Kathleen Jaeger, GPhA president and chief executive officer

Later this year, Americans will be heading to the polls to vote for candidates they believe will make the best decisions to help them lead safer, healthier, more productive lives.

In fact, Americans are telling their elected officials that one of their highest priorities is access to quality, affordable health care. With health care costs continuing to escalate, it is an issue that candidates and state and federal government officials cannot afford to ignore.

Increasingly, families are recognizing that one key way to achieve better health at lower costs is to switch to safe, effective, and affordable generic medicines. Today, 63% of Americans are choosing generic medicines to fill their prescriptions. It is not hard to understand why: generics provide the same medicine and the same results as their brand counterparts, but at a significantly lower cost.

In 2008, the generic industry will continue to take steps to ensure that those affordable medicines reach patients in a timely manner. We are working hard to let lawmakers know how important generics are to patients and the health care system.

We are focused on approving legislation to create an FDA approval pathway for biogenerics, or generic versions of biopharmaceutical products. Legislation would provide patients with access to safe, effective, and affordable life-saving medicines, which are used to treat conditions such as diabetes and cancer. More than 70 organizations and governors have joined GPhA's efforts in support of legislation.

This year, we will face a mounting push for extending market exclusivity for brand biopharmaceuticals. GPhA believes strongly that extending market exclusivity puts brand profits ahead of patient needs by delaying timely access to affordable biogenerics. If Congress is serious about getting safe biogenerics into the hands of patients, it must ensure that it does not tie the generic industry's hands by granting the brand companies excessive market exclusivity— which translates into longer brand product monopolies, to the detriment of patients.

We also are monitoring patent reform, which is currently under debate in Congress. Although it is important to enhance the integrity of the patent process, the industry is concerned that some of the provisions under consideration would undermine the objective to achieve real reform. Specifically, the industry opposes efforts to change inequitable conduct, which ensures that dubious patents are not preserved, and best mode, which is critical to promoting efficient use of scientific resources. Both measures are vital to bringing affordable generics to market.

Other issues that will be at stake include counterfeiting and pedigree measures, authorized generics, and free trade agreements. We have joined with a coalition, Rx Safe- Track, on possible anti-counterfeiting and pedigree measures to ensure that medicines can be traced throughout the supply chain. On authorized generics, we are working to close a loophole used by brand companies to discourage generic companies from challenging questionable brand patents.
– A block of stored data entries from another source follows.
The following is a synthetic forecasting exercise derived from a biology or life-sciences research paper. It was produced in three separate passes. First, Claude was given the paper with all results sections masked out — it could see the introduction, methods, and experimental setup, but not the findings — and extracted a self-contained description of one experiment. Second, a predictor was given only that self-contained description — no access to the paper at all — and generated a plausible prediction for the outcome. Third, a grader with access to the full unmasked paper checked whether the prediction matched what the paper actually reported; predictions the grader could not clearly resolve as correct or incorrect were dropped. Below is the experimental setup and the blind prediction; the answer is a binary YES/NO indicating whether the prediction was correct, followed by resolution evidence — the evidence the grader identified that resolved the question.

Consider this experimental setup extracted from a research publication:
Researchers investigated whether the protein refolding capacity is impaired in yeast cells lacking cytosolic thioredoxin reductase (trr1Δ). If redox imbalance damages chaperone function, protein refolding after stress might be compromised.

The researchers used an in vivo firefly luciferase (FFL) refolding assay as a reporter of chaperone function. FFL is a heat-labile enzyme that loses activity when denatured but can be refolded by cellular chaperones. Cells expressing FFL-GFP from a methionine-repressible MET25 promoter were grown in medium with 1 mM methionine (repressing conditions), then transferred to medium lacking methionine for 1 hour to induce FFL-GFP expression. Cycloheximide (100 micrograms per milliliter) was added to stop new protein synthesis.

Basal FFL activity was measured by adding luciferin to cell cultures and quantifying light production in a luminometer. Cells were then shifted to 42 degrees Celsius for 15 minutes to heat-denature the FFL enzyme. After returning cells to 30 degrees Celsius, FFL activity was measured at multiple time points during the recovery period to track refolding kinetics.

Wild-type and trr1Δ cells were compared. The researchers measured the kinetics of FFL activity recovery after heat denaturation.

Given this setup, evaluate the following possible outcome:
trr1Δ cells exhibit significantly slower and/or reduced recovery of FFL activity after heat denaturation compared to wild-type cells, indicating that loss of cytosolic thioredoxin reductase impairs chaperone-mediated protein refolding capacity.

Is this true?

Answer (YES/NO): NO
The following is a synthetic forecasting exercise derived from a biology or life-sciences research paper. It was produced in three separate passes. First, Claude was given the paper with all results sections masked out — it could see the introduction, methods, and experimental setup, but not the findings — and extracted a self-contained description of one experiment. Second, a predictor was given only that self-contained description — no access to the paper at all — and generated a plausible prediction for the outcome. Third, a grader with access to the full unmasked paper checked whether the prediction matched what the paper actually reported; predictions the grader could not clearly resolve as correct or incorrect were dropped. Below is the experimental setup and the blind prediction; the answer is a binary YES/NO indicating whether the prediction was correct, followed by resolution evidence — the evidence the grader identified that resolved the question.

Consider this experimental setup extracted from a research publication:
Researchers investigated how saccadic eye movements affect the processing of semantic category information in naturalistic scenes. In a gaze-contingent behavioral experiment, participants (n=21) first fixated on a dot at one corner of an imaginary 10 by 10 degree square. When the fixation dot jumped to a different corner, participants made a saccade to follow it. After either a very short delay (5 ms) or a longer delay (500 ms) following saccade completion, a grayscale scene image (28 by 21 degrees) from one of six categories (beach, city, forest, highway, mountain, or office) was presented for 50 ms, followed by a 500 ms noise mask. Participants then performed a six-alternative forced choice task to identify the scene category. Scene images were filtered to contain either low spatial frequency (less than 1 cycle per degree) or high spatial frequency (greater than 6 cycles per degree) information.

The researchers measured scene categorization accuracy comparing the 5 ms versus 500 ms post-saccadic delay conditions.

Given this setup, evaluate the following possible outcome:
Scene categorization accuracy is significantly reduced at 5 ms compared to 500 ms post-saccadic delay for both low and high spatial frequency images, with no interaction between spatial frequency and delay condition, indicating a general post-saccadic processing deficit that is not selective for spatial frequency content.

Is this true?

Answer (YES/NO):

And on free trade agreements, our goal is to achieve what we did this past fall in the United States–Peru Free Trade Agreement— Congressional passage of an agreement that maintains a balance between encouraging innovation and allowing access to generic medicines.

There is no doubt that 2008 will be an exciting year in the political and legislative arenas, and GPhA will be working hard to ensure that the right choices are made to improve Americans' health for less.